* **Исходный текст**
┄┄┄┄┄┄

Настигнут радостью. Исследуя горе (страница 9)
Мы превращались в щеголей. Тоже носили галстуки с булавками, куртки с глубоким вырезом, высоко подтянутые брюки, из-под которых должны были виднеться носки, грубые башмаки с чудовищно толстыми шнурками. Кое-что ко мне уже пришло из колледжа, от брата, который как раз вошел в щегольской возраст. Парняга довершил падение. Едва ли есть более жалкая страсть, чем эта, для четырнадцатилетнего увальня с шиллингом в неделю на карманные расходы, не говоря уж о моем врожденном свойстве – что бы я ни надевал, все выглядит на мне словно рубище. Не могу без содрогания вспомнить свои потуги закрепить брюки повыше и мерзкую манеру смазывать волосы растительным маслом. В мою жизнь вошла новая струя – пошлость. Я успел к тому времени совершить все доступные мне грехи и глупости, но еще не бывал жертвой безвкусицы.

┄┄┄┄┄┄

* **Фрагмент данных**

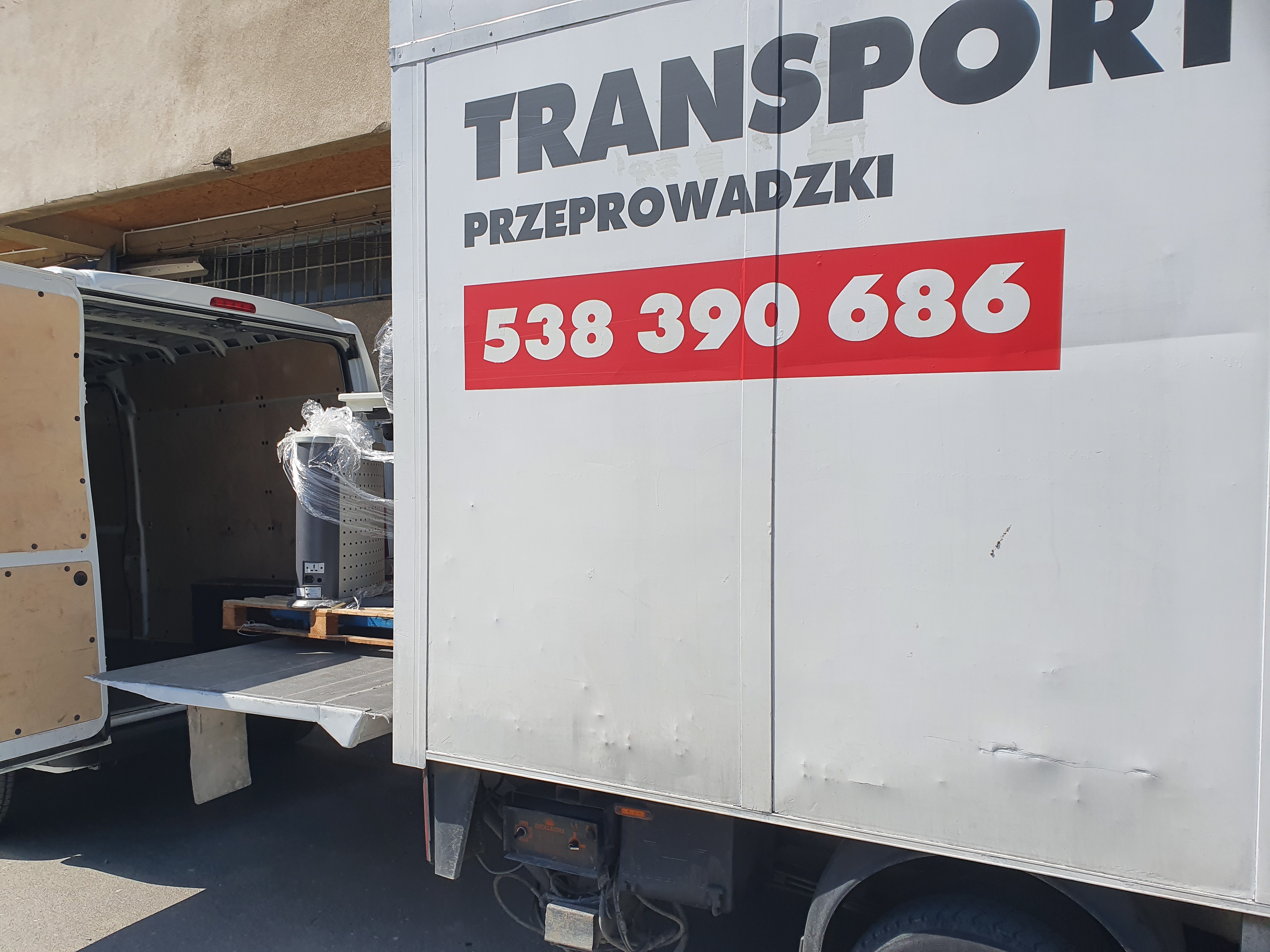Biała furgonetka z otwartymi drzwiami załadowana sprzętem owiniętym folią stretch na palecie; na boku furgonetki widoczne napisy TRANSPORT i numer telefonu.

┄┄┄┄┄┄

* **Задание**
Ответьте на вопросы по исходному тексту, пронумеровав ответы так же:
1. От кого рассказчику уже кое-что пришло из колледжа?
2. Какая сумма на карманные расходы в неделю названа в тексте?
3. Чем рассказчик смазывал волосы?

* **Ваше решение**
1. Это пришло от брата, который как раз вошел в щегольской возраст.
2. В тексте назван шиллинг в неделю.
3. Рассказчик смазывал волосы растительным маслом.